Optic Nerve Mass and Retinal Traction in a 66-Year-Old Woman

Lauren L. Richards, OD; Case Series Editor: Jean Marie Pagani, OD

Disclosures

April 30, 2013

Clinical Presentation

A 66-year-old black woman presented for a comprehensive eye examination. Her systemic history was remarkable for diabetes mellitus, hypertension, hypercholesterolemia, and asthma, for which she was appropriately medicated. She denied any history of ocular trauma, ocular surgery, or inflammation.

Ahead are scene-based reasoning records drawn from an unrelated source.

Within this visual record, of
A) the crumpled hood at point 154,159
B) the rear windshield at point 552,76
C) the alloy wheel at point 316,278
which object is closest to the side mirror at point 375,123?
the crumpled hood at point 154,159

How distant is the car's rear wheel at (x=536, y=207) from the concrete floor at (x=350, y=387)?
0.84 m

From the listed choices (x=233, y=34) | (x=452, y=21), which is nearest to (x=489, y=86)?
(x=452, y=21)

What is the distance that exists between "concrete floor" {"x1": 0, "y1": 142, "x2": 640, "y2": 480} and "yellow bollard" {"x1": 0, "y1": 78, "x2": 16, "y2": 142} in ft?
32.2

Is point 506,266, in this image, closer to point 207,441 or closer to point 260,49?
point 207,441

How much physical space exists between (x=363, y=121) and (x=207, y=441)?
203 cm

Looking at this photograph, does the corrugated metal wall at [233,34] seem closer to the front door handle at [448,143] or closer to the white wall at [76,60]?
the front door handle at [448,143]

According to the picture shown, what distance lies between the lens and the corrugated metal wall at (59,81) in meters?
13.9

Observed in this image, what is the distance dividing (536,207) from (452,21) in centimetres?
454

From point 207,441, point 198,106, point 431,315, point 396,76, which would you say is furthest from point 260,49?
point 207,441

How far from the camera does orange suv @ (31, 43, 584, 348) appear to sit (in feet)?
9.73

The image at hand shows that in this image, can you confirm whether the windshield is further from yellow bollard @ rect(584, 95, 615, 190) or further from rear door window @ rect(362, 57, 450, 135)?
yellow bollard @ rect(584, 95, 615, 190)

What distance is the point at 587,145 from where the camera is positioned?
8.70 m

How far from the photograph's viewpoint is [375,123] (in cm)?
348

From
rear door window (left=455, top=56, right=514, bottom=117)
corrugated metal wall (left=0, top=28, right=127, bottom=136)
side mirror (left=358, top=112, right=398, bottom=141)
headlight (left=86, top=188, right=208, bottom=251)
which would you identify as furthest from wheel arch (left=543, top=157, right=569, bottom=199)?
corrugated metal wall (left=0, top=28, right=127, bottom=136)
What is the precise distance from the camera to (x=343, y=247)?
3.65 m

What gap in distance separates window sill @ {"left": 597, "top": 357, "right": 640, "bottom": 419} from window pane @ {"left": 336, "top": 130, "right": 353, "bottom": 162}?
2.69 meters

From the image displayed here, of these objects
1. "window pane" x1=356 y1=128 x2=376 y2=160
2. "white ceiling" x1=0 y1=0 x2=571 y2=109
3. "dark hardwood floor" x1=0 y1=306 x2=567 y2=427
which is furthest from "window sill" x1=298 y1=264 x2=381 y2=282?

Examination findings included the following:

  • Best-corrected visual acuity: 20/15 OD and 20/15 OS

  • Pupil testing and extraocular motilities: normal

  • Confrontation fields: inferior field defect OD and normal field OS

  • Slit-lamp examination of the anterior segment: corneal arcus OU and grade 1 nuclear sclerosis OU

  • Intraocular pressures (by Goldmann applanation tonometry): 11 mm Hg OD and 12 mm Hg OS

  • Blood pressure: 140/86 mm Hg right arm sitting

A dilated fundus examination of the right eye showed an elevated white lesion involving the superior aspect of the optic nerve head. A gliotic epiretinal membrane covered the lesion, causing visible traction lines within the adjacent retinal tissue. The left fundus was unremarkable, with a healthy and distinct optic nerve appearance.

Optical coherence tomography (OCT) was performed. The right eye showed an elevated mass of disorganized retinal tissue, with hyporeflective shadowing of the outer retina and overlying epiretinal membrane. The left eye showed normal optic nerve contour along with an anomalous posterior vitreous detachment (Figure 1). Humphrey automated visual field testing revealed a repeatable dense inferior arcuate defect in the right eye and normal fields in the left eye (Figure 2).

Figure 1. A. Elevated white lesion involving the optic nerve with retinal traction, right eye. B. Healthy fundus, left eye. C. Left: Horizontal OCT section, right eye, showing retinal elevation, disorganization, and epiretinal membrane. Right: Horizontal OCT section, left eye, showing anomalous posterior vitreous detachment with otherwise normal nerve appearance.

Figure 2. Humphrey visual field of the right eye showing a dense inferior arcuate defect.